Ethereum Surges 21% Amid Trump's Tariff Pause
Ethereum has recently shown a significant rebound, rising 21% from its low of $1,380 following a week of intense selling pressure. This rally was triggered by a major geopolitical development: the announcement by US President Donald Trump of a 90-day pause on reciprocal tariffs for all countries except China, which now faces a steep 145% tariff. This news injected a wave of optimism across global markets, with Ethereum being one of the top beneficiaries.
Despite this bullish recovery, Ethereum remains below critical resistance levels, and the broader price structure continues to form a consolidation pattern. The market is now awaiting confirmation of whether this rebound will evolve into a full reversal or simply a relief rally amid continued macroeconomic uncertainty.
Crypto analyst Ali Martinez shared a technical chart highlighting that Ethereum is currently consolidating within a symmetrical triangle on the hourly chart. According to Martinez, this pattern typically signals an imminent breakout, and if Ethereum breaks upward, it could trigger a 17% move to the upside.
Ethereum is trading at a pivotal resistance level that could determine the next major move in the market. After rebounding 21% from its $1,380 low, Ethereum now sits just below key levels that, if reclaimed, could spark a broader recovery rally. Despite this strong bounce, macroeconomic tensions remain in focus, with ongoing uncertainty around US tariffs and foreign policy—especially the 145% tariff on China—keeping investors cautious.
The crypto market, like equities, continues to be shaped by global developments. While some analysts believe Ethereum has already priced in the worst of the downturn, others argue that the recent rally is only a temporary relief within the early stages of a broader bear market. The debate reflects the current state of sentiment: mixed and driven more by short-term reactions than long-term conviction.
From a technical standpoint, Ethereum may be setting up for a decisive move. According to Martinez, Ethereum is currently consolidating within a symmetrical triangle on the hourly chart. This pattern often precedes a breakout, and Martinez suggests that a 17% move could follow. If Ethereum breaks to the upside, it could push the price back toward the $2,000 level—a psychological and technical milestone for the asset.
For now, all eyes are on whether bulls can maintain momentum and breach the upper trendline of the triangle.

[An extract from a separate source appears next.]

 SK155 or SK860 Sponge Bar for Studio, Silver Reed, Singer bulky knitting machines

A strong breakout could signal a shift in the broader market narrative, transforming current consolidation into the foundation for a sustained rally. Still, given the unstable macro environment, traders remain cautious, watching for confirmation before fully committing to a bullish thesis.
Ethereum is trading at $1,670 after briefly setting a fresh 4-hour high around $1,691—slightly above the previous peak. This minor breakout signals that bullish momentum is building, but it remains fragile. To confirm a full reversal and begin a true recovery rally, Ethereum must reclaim the $1,875 level, which aligns with both the 4-hour 200-day moving average (MA) and the exponential moving average (EMA).
These indicators have acted as strong dynamic resistance throughout Ethereum’s recent downtrend, and only a decisive break above them would validate bullish control and potentially trigger a surge back toward the $2,000 level. A move past $1,875 would also indicate a shift in short-term market structure, giving bulls the confidence needed to drive higher highs.
However, if Ethereum fails to push through this critical resistance zone, the asset risks returning to lower demand levels. A rejection at these moving averages could send Ethereum back to $1,500 or even lower, especially if broader market sentiment deteriorates. With macroeconomic uncertainty and tariff-related volatility still looming, bulls need to act fast—or risk losing the progress made during this recovery attempt. For now, all eyes are on the $1,875 threshold.